Pretreatment with AM1241 Enhances the Analgesic Effect of Intrathecally Administrated Mesenchymal Stem Cells
Mesenchymal stem cells (MSCs) possess cannabinoid (CB) receptors, specifically type 1 (CB1) and type 2 (CB2) receptors, and have been shown to have therapeutic potential in alleviating various forms of neuropathic pain, including pain resulting from chronic constriction injury (CCI). One of the key CB2 receptor agonists used in this context is AM1241. The objective of this study was to examine the effects of intrathecal (i.t.) injection of AM1241-treated MSCs on pain relief in a mouse model of CCI.
The results demonstrated that mice subjected to CCI and treated with AM1241-pretreated MSCs showed significantly prolonged durations of mechanical and thermal analgesia compared to mice injected with either untreated MSCs or AM1241 alone. Additionally, the study investigated the role of molecular signaling pathways in this analgesic effect. One such pathway involved the phosphorylated extracellular signal-regulated kinase (p-ERK1/2), a crucial molecule in pain signaling. The study found that the CCI-induced upregulation of p-ERK1/2 was inhibited following the i.t. administration of AM1241-treated MSCs, and this inhibition was significantly greater than the inhibition observed in mice injected with untreated MSCs.

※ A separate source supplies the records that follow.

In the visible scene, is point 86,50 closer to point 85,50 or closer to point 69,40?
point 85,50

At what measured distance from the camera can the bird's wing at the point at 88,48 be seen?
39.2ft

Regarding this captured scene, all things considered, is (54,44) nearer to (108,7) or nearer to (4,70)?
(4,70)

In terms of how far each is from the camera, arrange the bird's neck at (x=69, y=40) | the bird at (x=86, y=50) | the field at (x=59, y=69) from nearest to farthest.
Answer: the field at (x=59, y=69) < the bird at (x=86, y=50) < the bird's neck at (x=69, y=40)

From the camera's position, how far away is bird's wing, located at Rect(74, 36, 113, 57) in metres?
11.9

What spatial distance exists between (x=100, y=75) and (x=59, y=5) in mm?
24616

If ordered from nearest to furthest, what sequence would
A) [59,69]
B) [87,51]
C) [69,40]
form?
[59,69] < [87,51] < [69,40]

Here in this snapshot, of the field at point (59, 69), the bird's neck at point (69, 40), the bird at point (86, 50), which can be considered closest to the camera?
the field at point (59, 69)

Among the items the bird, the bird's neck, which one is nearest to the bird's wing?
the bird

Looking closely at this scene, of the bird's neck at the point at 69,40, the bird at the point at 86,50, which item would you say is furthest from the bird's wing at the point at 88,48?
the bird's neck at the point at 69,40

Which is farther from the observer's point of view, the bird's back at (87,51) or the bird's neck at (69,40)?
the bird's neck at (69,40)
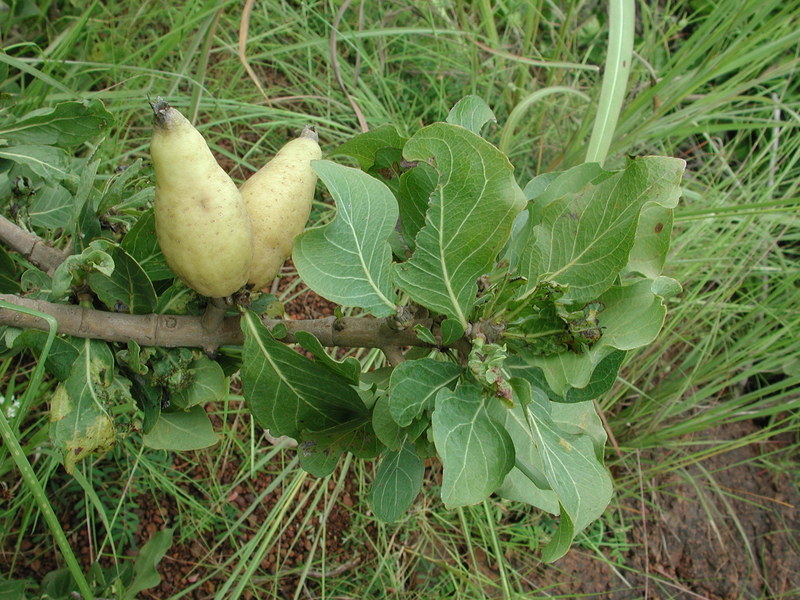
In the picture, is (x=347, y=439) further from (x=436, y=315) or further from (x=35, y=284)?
(x=35, y=284)

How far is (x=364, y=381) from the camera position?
928mm

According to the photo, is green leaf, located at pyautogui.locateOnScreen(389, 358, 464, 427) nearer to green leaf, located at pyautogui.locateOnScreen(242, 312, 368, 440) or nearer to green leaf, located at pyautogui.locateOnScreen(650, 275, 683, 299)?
green leaf, located at pyautogui.locateOnScreen(242, 312, 368, 440)

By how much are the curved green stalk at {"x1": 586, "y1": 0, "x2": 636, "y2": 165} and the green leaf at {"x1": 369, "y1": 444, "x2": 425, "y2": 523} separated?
0.87 meters

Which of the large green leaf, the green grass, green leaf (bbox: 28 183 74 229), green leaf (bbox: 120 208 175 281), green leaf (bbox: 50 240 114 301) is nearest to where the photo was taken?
green leaf (bbox: 50 240 114 301)

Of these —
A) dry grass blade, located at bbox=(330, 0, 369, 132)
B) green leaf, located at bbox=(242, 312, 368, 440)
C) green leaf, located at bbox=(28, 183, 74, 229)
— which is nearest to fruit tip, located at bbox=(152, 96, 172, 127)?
green leaf, located at bbox=(242, 312, 368, 440)

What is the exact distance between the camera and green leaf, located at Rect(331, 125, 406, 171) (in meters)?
0.91

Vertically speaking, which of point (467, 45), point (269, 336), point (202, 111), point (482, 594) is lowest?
point (482, 594)

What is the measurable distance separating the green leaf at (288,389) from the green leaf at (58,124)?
48 cm

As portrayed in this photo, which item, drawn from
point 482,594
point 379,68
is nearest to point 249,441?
point 482,594

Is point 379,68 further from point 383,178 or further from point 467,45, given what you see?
point 383,178

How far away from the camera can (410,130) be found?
2582mm

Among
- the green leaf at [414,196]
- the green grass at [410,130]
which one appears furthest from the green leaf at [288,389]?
the green grass at [410,130]

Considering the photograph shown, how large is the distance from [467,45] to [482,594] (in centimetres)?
184

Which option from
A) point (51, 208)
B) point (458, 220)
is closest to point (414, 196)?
point (458, 220)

Furthermore, the expression of transforming growth factor-beta 1 (TGF-β1), a cytokine involved in tissue repair and inflammation, was analyzed in the dorsal root ganglia (DRGs) and spinal cord of the CCI mice. In untreated CCI mice, the expression of TGF-β1 was elevated, indicating its potential involvement in the pain response. However, pretreatment with AM1241-treated MSCs regulated TGF-β1 expression at both 10 and 19 days post-surgery, suggesting that these stem cells modulate this inflammatory marker in a time-dependent manner.

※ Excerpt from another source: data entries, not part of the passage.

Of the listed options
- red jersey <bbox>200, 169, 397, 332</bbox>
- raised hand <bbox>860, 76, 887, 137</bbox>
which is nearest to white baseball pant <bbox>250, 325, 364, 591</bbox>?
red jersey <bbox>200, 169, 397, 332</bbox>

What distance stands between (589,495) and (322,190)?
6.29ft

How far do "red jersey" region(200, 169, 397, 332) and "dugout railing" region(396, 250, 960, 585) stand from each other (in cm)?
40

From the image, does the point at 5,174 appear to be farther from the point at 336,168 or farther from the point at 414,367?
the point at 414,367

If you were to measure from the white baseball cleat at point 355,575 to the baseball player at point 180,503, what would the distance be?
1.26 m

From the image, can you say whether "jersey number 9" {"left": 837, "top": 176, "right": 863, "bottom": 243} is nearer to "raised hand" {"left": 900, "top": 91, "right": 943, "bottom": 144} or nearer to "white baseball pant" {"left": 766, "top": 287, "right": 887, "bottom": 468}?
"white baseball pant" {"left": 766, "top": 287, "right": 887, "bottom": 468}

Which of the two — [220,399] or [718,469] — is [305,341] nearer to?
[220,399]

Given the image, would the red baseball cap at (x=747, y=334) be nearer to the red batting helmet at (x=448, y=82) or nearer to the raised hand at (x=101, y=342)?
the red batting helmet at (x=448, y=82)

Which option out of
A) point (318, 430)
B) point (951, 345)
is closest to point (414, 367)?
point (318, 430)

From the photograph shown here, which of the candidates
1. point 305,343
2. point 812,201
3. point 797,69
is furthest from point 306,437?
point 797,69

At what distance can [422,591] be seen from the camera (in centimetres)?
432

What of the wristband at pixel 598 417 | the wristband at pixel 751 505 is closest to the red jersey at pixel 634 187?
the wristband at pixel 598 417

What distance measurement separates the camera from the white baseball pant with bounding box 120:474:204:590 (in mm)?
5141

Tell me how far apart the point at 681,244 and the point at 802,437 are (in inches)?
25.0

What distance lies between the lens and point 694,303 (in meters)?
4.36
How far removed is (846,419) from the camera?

Additionally, the role of TGF-β1 in the observed analgesic effects was further explored. When exogenous TGF-β1 was administered via i.t. injection, it modestly alleviated neuropathic pain in the CCI model. However, neutralizing TGF-β1 completely blocked the pain-relieving effects of AM1241-treated MSCs, particularly concerning thermal hyperalgesia and mechanical allodynia—two key aspects of neuropathic pain.
In an in vitro experiment, MSCs derived from bone marrow (BMSCs) were stimulated with lipopolysaccharide (LPS), and it was found that AM1241 enhanced the release of TGF-β1 into the culture supernatant. This further supports the hypothesis that AM1241-treated MSCs actively modulate TGF-β1 release as part of their therapeutic effect.

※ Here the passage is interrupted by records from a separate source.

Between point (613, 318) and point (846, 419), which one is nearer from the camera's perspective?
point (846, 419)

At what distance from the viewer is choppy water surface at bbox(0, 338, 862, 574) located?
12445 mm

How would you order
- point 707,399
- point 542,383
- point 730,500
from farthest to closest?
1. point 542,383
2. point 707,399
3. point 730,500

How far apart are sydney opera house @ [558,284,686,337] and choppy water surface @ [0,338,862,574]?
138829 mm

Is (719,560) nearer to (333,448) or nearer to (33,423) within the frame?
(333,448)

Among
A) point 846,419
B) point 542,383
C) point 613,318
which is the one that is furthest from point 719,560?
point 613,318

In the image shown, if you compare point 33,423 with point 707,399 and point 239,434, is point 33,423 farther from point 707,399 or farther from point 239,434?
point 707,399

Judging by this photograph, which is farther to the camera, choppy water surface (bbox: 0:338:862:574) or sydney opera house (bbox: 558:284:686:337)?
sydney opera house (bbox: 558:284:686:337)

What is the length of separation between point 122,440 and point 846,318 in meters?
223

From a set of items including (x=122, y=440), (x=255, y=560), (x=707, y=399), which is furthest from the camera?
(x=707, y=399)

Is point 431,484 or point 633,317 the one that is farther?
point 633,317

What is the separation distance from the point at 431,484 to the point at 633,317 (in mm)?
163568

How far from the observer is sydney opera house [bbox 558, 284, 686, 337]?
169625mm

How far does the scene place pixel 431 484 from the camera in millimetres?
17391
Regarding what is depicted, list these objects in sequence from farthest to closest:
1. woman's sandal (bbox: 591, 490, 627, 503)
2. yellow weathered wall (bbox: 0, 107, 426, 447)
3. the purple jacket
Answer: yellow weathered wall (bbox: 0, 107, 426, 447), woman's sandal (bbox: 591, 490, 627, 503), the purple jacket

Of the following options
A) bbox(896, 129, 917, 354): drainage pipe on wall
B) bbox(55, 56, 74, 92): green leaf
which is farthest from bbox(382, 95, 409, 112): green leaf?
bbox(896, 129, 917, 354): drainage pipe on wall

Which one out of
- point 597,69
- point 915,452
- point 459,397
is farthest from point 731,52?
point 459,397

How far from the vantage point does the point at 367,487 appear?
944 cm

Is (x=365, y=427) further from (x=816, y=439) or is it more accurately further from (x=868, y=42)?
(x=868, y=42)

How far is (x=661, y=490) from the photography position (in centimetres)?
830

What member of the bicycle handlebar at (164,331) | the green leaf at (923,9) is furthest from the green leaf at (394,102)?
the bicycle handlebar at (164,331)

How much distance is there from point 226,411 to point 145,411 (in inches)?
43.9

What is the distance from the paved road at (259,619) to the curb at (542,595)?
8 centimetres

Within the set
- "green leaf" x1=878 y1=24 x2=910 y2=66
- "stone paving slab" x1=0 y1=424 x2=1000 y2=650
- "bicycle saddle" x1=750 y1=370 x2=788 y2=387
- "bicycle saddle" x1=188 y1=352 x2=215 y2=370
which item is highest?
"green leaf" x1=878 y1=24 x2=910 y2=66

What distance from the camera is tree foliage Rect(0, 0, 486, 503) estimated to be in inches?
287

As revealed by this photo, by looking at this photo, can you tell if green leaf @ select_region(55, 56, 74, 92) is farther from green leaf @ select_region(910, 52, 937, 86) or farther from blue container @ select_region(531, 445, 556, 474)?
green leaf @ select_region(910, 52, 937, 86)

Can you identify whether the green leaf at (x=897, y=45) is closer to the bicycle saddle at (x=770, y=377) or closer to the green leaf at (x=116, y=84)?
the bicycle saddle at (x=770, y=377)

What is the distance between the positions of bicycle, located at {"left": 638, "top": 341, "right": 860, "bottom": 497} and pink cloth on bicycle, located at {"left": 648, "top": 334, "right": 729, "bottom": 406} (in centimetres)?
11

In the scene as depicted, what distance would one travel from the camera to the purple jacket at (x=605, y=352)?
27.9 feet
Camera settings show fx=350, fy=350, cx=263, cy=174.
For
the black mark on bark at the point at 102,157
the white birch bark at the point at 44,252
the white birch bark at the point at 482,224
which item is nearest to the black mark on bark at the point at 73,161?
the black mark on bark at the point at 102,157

Taken together, the findings from this study suggest that the administration of AM1241-treated mesenchymal stem cells via intrathecal injection provides significant analgesic benefits. This effect is likely mediated through the modulation of TGF-β1 expression and the inhibition of p-ERK1/2 signaling pathways. The results highlight the potential of CB2 receptor activation in MSCs as a promising therapeutic approach for managing neuropathic pain, particularly through its ability to regulate inflammatory mediators like TGF-β1.